第7話 さぁ、白状してもらおうか?
遊園地地獄ダブルデートから帰ってきた私達。
今、この空間には人生で経験しない人も多数いるだろう、いや、絶対に経験してほしくない地獄の雰囲気が漂っている。
クソ男は、リビングの椅子に猫背で俯きながら座り、なにも話さない。
私は、呆れてとうとう口を開くことにした。
「なんで浮気したの?」
いきなり口を開いたからか、クソ男は少し肩をビクつかせて、再びそいつの定位置に戻った。
別にさ、怒ってはいるけど沈黙は本当に嫌なのよ。ごめんの一言ぐらい聞かせてほしいわよ。もうバレてんだからさ、なにも隠すことないだろ。
「黙ってんじゃねえよ。浮気した理由聞いてんだよ。」
「さ、さっきも言ったじゃん…」
「は?」
恐らく、さっきというのは遊園地でのあの出来事のことを言っているんだろう。
――みんなの中が、郁江より気持ちよくて…
このことだろ?え、まさかあれがまじの浮気理由だったわけ?いやいや、仮にそうだとしても、あの子達とはいつどこで知り合ったんだよ??
「夏菜子ちゃんたちといつ、どこで会ったか詳しく教えろ。」
「か、夏菜子は、というか、夏菜子と唯織は高校のときに知り合ってそれで…」
「交際に発展したとか?」
「そ、そうです…」
なるほどな。私と勇が出会ったのは、社会人のときで、先輩後輩の関係だった。
あの時から既にクロだったわけか。
「じゃあなぜ、私と社会人のときに告白してきた?そのとき、夏菜子ちゃんたちとはどうなっていたんだ?」
「その…郁江と出会ったときには既に…別れてて…寂しくて郁江に告白してそれで…郁江との交際がスタートして…」
話がなげえよ。ちゃんとまとめてから話せよ。まとめる時間くらいやるからさ。
「じゃあなんで、夏菜子ちゃんたちと交際を再開した?」
「夏菜子が最初に…彼氏と別れちゃって寂しいから相手してよって…」
「そんとき、お前は?」
「郁江と既に結婚してて、だけど久々だから会いたいなって思って、いいよって言った…」
こいつの頭まじでどんな思考回路になってんの?まじで頭真っ二つに割って確かめたいくらいだわ。

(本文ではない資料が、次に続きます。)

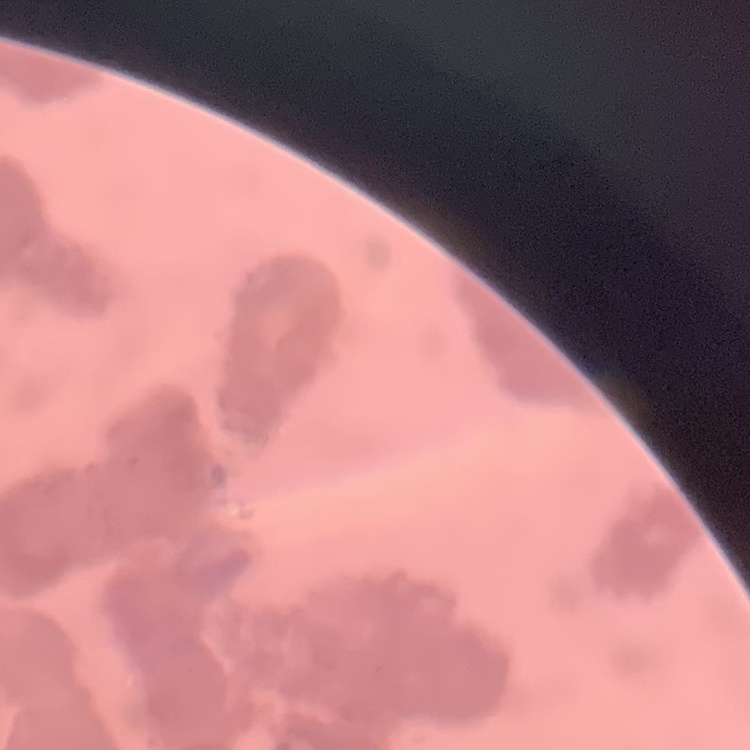
Summary:
  - Red blood cell morphology: rouleaux formation
  - Preparation: thin blood smear
  - Stain: Field's or Giemsa
  - Image type: one tile cut from a larger photomicrograph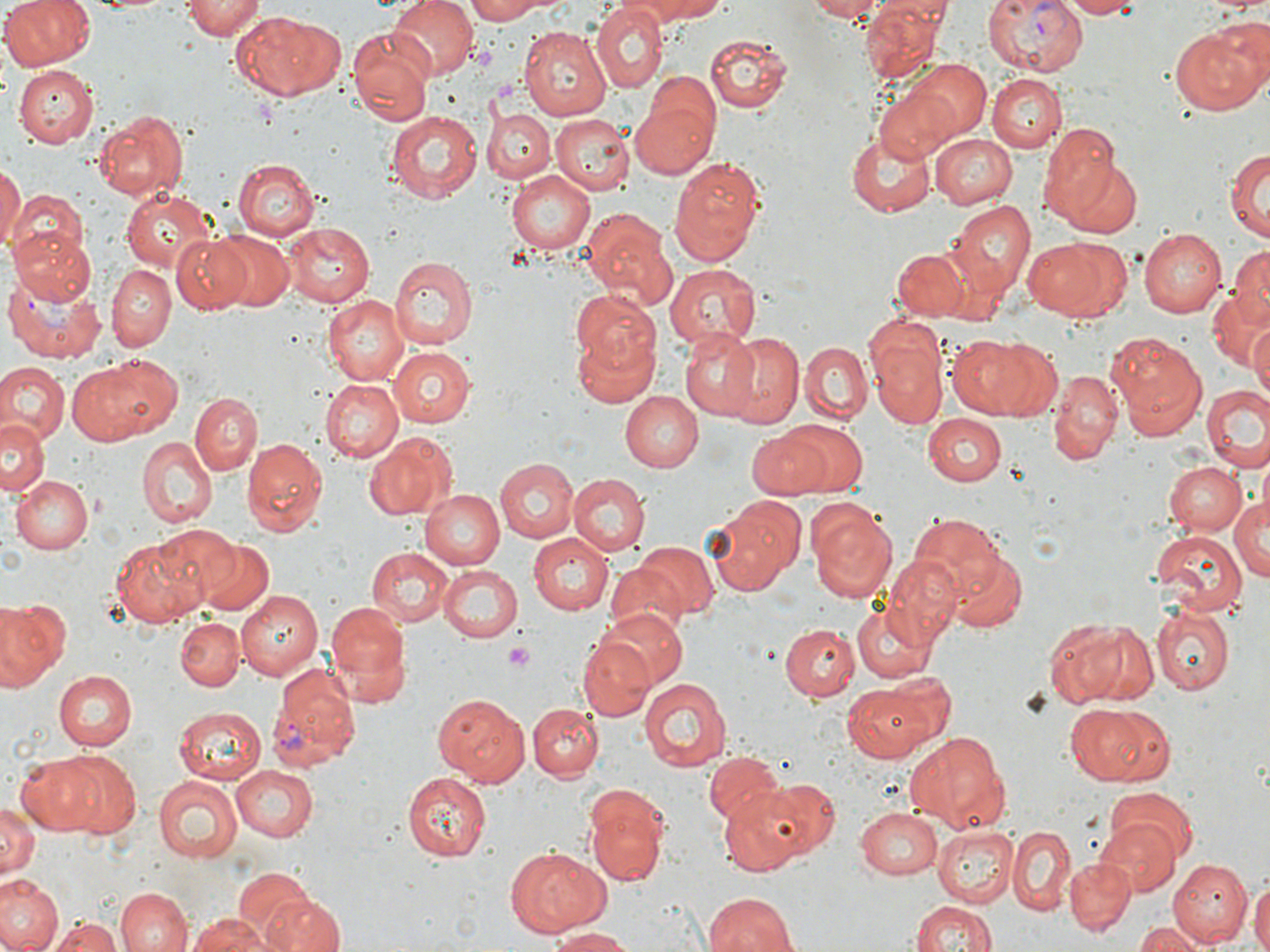
slide-level diagnosis = Plasmodium vivax
platelet locations = approximate bounding boxes as (x1,y1)-(x2,y2) corner pairs in pixels: (471,47)-(496,70), (505,643)-(536,671)
image size = 1270×952 pixels
magnification = 1000x
preparation = thin blood film
stain = May-Grünwald-Giemsa
Plasmodium vivax-infected red blood cell locations = approximate bounding boxes as (x1,y1)-(x2,y2) corner pairs in pixels: (981,0)-(1090,75), (4,269)-(105,363), (265,671)-(362,775)
field of view = one of a larger specimen
modality = optical microscopy
uninfected red blood cell locations = approximate bounding boxes as (x1,y1)-(x2,y2) corner pairs in pixels: (1,0)-(95,70), (179,0)-(263,38), (387,0)-(474,80), (462,0)-(549,24), (615,0)-(726,31), (803,0)-(885,21), (1058,0)-(1142,17), (862,1)-(950,78), (590,5)-(666,89), (230,9)-(345,99), (540,11)-(658,131), (1170,21)-(1267,114), (519,26)-(612,120), (347,29)-(435,127), (704,33)-(791,114), (634,55)-(747,156), (903,59)-(991,142), (12,64)-(98,146), (988,73)-(1065,151), (871,84)-(965,166), (629,93)-(718,178), (483,108)-(554,182), (93,109)-(188,201), (385,112)-(481,203), (551,115)-(633,196), (1039,121)-(1125,224), (847,132)-(936,216), (931,132)-(1018,209), (1224,148)-(1269,242), (1061,156)-(1143,238), (668,159)-(768,267), (0,160)-(23,250), (234,160)-(319,240), (506,170)-(594,254), (120,188)-(216,273), (7,190)-(89,275), (947,201)-(1036,297), (581,209)-(678,311), (283,222)-(374,306), (11,227)-(97,307), (1138,229)-(1226,317), (210,230)-(294,310), (173,232)-(257,315), (1021,238)-(1130,323), (1229,244)-(1270,323), (891,248)-(970,321), (391,257)-(478,349), (104,265)-(174,352), (665,265)-(762,348), (1205,285)-(1267,374), (571,288)-(659,380), (324,296)-(408,387), (1249,323)-(1270,404), (573,327)-(659,408), (679,329)-(764,421), (868,331)-(950,427), (946,332)-(1056,419), (721,333)-(803,425), (1104,333)-(1207,438), (800,341)-(872,423), (390,347)-(475,427), (67,355)-(174,446), (2,362)-(68,444), (1049,372)-(1122,461), (318,378)-(402,462), (1202,385)-(1269,472), (621,391)-(701,472), (191,392)-(262,475), (922,414)-(1005,486), (0,419)-(46,498), (782,422)-(867,494), (746,427)-(832,498), (363,431)-(459,520), (136,437)-(218,529), (243,437)-(328,537), (495,459)-(577,543), (1165,461)-(1246,535), (568,474)-(649,557), (11,475)-(93,554), (423,489)-(505,570), (1230,491)-(1270,585), (703,495)-(804,595), (806,498)-(898,604), (907,510)-(1010,602), (152,525)-(242,605), (529,531)-(614,615), (1152,531)-(1244,616), (111,535)-(205,626), (195,539)-(272,615), (631,541)-(720,621), (367,546)-(451,627), (945,548)-(1026,631), (887,557)-(965,641), (604,561)-(691,639), (438,565)-(524,643), (235,590)-(324,678), (0,596)-(71,692), (853,602)-(940,685), (328,603)-(411,686), (599,606)-(688,689), (1152,608)-(1233,694), (1048,615)-(1157,706), (175,617)-(245,693), (779,623)-(858,701), (580,636)-(653,719), (52,669)-(136,748), (639,677)-(732,773), (845,681)-(945,762), (434,691)-(530,788), (528,702)-(604,779), (1062,702)-(1166,785), (174,706)-(266,783), (907,730)-(1010,832), (706,752)-(786,828), (16,753)-(107,837), (59,754)-(141,836), (230,765)-(318,840), (407,771)-(493,861), (864,772)-(979,872), (153,775)-(243,864), (733,777)-(839,870), (1105,786)-(1199,865), (584,787)-(669,886), (0,798)-(39,877), (856,807)-(942,879), (1093,819)-(1182,895), (934,826)-(1017,906), (1007,828)-(1075,917), (505,846)-(610,935), (1065,857)-(1134,933), (1169,859)-(1250,944), (231,866)-(321,943), (0,875)-(61,952), (1249,875)-(1270,952), (117,888)-(191,952), (702,890)-(799,951), (264,897)-(343,952), (910,898)-(1000,952), (185,913)-(279,952), (52,915)-(125,952), (1135,923)-(1207,951), (548,927)-(635,951)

「私が一番気になってることを聞くんだけど、あんたは夏菜子ちゃんたちと婚約して結婚したの?婚姻届は出したの?」
「出して…ない…けど、指輪は買った。」
まあ、出してないというより法の関係で出せないけどね。
「何人分の指輪買ったんだよ?」
「10個…だって、ペアルックじゃないとおかしいから…その…それぞれ違う指輪を10個買いました…」
「その金はどこから。」
「郁江の通帳…」
まあそうだよな。だって、私の通帳から200万円消えていたからな。
「わかった。じゃあ、慰謝料とその指輪代200万円払ってもらうからな。それと、浮気相手からも慰謝料請求くるだろうから、とんでもねえ額になると思うよ。」
「いや、その…さすがにそこまで俺からぶんどらなくても…」
「あ?」
「い、いえ…なんでもありません…しっかり払います…」
「私今日中にこの家を出ていきます。その後のことは弁護士に任せるから弁護士経由でお願いね。あ、あんたも今週中には出ていきなさいよ?」
「え?!ここに住んじゃだめなの?!」
「なによ。当たり前でしょ。忘れたの?ここが私名義なこと。私が出ていくのにあんたが出て行かないでどうすんのよ。」
「わかりました…」
「じゃ、頑張ってねー」
私はそう言い捨てたあと、迅速に荷物をまとめ、速攻家を出ていった。